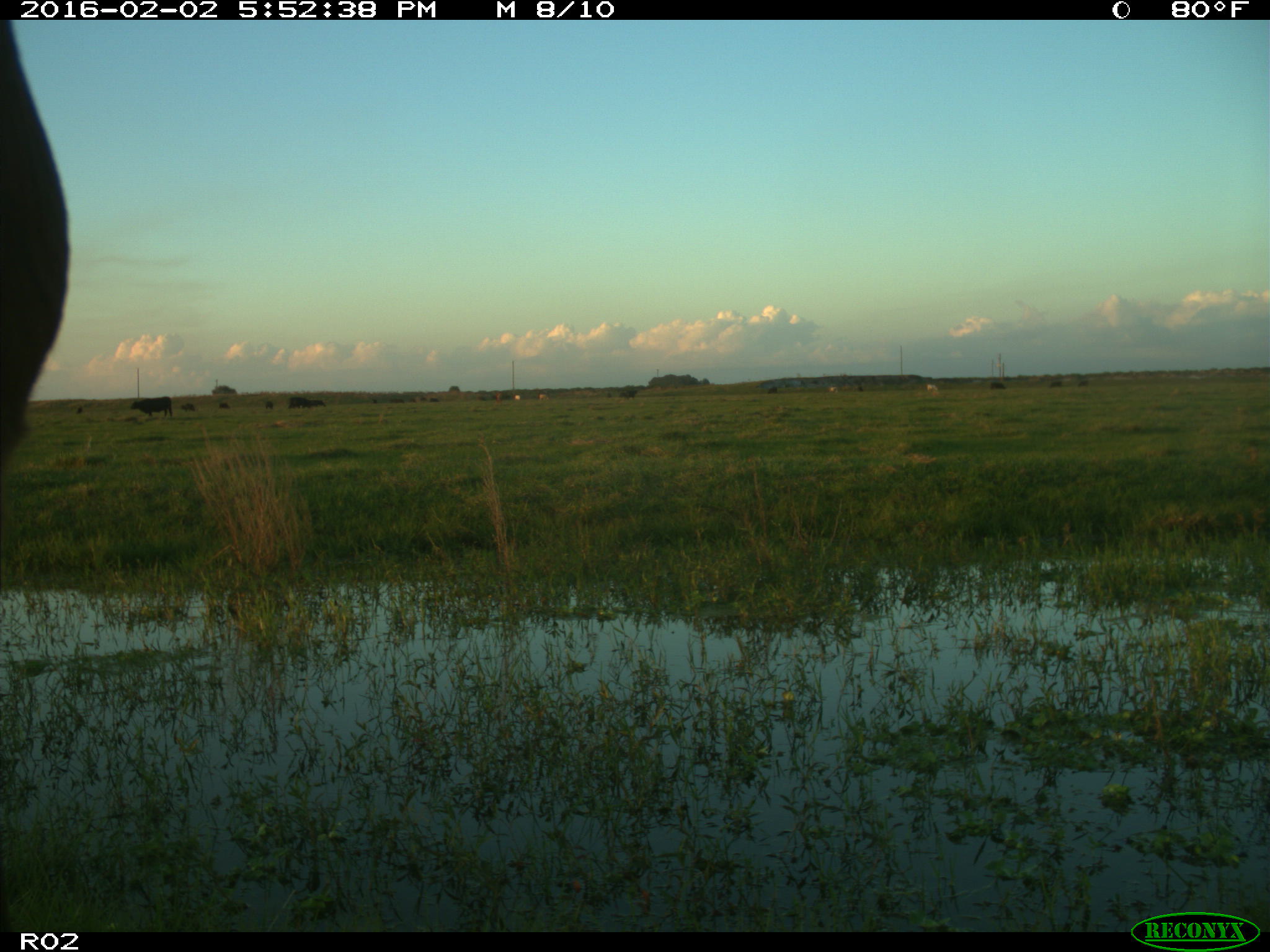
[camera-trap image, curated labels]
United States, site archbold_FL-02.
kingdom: Animalia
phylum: Chordata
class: Mammalia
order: Artiodactyla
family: Bovidae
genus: Bos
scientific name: Bos taurus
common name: domestic cow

### What to work on
Everything from the line containing "order: Artiodactyla" to the end of the records must be written out exactly; include both of those lines and no others.

### Solved exercise
order: Artiodactyla
family: Bovidae
genus: Bos
scientific name: Bos taurus
common name: domestic cow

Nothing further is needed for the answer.